登陆注册
14366000000001

第1章

IN THE year 1799, Captain Amasa Delano, of Duxbury, in Massachusetts, commanding a large sealer and general trader, lay at anchor, with a valuable cargo, in the harbour of St. Maria- a small, desert, uninhabited island towards the southern extremity of the long coast of Chili. There he had touched for water.

On the second day, not long after dawn, while lying in his berth, his mate came below, informing him that a strange sail was coming into the bay. Ships were then not so plenty in those waters as now. He rose, dressed, and went on deck.

The morning was one peculiar to that coast. Everything was mute and calm; everything grey. The sea, though undulated into long roods of swells, seemed fixed, and was sleeked at the surface like waved lead that has cooled and set in the smelter's mould. The sky seemed a grey mantle. Flights of troubled grey fowl, kith and kin with flights of troubled grey vapours among which they were mixed, skimmed low and fitfully over the waters, as swallows over meadows before storms. Shadows present, foreshadowing deeper shadows to come.

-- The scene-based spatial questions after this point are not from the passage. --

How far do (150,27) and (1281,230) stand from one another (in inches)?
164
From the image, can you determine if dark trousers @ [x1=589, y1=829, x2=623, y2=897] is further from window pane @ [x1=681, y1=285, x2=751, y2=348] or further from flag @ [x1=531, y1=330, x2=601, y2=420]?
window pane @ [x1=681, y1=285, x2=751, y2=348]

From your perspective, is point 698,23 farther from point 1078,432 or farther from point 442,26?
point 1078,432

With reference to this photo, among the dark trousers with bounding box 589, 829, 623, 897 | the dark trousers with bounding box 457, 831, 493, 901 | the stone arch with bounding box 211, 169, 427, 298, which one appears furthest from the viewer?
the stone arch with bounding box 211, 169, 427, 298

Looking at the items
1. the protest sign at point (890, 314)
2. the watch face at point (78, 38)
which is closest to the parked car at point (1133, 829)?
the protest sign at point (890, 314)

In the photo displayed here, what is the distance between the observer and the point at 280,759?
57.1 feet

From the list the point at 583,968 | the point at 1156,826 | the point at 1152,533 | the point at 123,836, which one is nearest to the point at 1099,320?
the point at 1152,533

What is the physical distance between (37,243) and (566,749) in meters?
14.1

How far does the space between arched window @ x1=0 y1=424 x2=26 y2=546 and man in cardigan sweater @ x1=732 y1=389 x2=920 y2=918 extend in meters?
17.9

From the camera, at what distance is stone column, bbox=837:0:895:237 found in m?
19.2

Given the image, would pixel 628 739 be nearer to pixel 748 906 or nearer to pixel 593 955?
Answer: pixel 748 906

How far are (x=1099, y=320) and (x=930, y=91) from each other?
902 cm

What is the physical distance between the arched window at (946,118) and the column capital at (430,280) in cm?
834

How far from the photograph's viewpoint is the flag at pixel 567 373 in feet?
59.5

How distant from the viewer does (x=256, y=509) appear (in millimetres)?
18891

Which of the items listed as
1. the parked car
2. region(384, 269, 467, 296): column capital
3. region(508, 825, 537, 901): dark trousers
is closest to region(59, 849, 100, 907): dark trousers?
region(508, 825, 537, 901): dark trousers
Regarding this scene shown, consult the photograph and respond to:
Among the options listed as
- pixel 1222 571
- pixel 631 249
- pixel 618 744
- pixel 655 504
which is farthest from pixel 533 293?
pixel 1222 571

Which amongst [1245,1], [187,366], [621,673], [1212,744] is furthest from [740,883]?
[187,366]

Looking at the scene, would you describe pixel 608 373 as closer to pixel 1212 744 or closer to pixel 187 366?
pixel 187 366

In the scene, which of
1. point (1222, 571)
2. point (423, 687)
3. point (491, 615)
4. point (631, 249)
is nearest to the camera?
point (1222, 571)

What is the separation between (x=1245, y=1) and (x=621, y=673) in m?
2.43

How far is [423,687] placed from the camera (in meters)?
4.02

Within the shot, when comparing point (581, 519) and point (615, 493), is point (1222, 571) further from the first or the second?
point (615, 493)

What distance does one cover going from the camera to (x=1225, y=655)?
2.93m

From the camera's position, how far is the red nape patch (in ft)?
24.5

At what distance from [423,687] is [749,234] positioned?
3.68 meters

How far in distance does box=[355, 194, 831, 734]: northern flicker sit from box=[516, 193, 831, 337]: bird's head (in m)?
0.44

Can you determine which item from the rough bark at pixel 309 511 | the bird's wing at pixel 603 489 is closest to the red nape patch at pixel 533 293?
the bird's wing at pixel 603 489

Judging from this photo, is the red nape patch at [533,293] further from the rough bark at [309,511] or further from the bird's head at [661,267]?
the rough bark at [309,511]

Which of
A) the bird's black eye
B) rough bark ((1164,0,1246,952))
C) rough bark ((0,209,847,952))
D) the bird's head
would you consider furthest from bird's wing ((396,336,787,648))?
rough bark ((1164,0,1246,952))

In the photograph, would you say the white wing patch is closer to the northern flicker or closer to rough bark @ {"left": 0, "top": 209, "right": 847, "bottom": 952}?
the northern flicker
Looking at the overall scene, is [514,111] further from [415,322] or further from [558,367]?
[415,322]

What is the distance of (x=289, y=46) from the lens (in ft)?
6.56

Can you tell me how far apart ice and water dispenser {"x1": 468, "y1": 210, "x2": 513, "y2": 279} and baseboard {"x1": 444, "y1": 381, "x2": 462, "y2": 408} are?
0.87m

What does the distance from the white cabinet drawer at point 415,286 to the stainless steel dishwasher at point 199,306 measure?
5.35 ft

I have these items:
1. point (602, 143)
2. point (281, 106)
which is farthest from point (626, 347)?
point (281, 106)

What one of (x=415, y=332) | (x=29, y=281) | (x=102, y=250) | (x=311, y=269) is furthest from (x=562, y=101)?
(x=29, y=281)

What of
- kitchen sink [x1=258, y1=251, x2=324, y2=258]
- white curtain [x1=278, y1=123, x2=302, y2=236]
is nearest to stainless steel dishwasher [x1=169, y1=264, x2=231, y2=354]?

To Captain Delano's surprise, the stranger, viewed through the glass, showed no colours; though to do so upon entering a haven, however uninhabited in its shores, where but a single other ship might be lying, was the custom among peaceful seamen of all nations.

Considering the lawlessness and loneliness of the spot, and the sort of stories, at that day, associated with those seas, Captain Delano's surprise might have deepened into some uneasiness had he not been a person of a singularly undistrustful good nature, not liable, except on extraordinary and repeated excitement, and hardly then, to indulge in personal alarms, any way involving the imputation of malign evil in man. Whether, in view of what humanity is capable, such a trait implies, along with a benevolent heart, more than ordinary quickness and accuracy of intellectual perception, may be left to the wise to determine.

But whatever misgivings might have obtruded on first seeing the stranger would almost, in any seaman's mind, have been dissipated by observing that the ship, in navigating into the harbour, was drawing too near the land, for her own safety's sake, owing to a sunken reef making out off her bow. This seemed to prove her a stranger, indeed, not only to the sealer, but the island; consequently, she could be no wonted freebooter on that ocean. With no small interest, Captain Delano continued to watch her- a proceeding not much facilitated by the vapours partly mantling the hull, through which the far matin light from her cabin streamed equivocally enough; much like the sun-by this time crescented on the rim of the horizon, and apparently, in company with the strange ship, entering the harbour- which, wimpled by the same low, creeping clouds, showed not unlike a Lima intriguante's one sinister eye peering across the Plaza from the Indian loop-hole of her dusk saya-y-manta.

It might have been but a deception of the vapours, but, the longer the stranger was watched, the more singular appeared her manoeuvres.

Ere long it seemed hard to decide whether she meant to come in or no- what she wanted, or what she was about. The wind, which had breezed up a little during the night, was now extremely light and baffling, which the more increased the apparent uncertainty of her movements.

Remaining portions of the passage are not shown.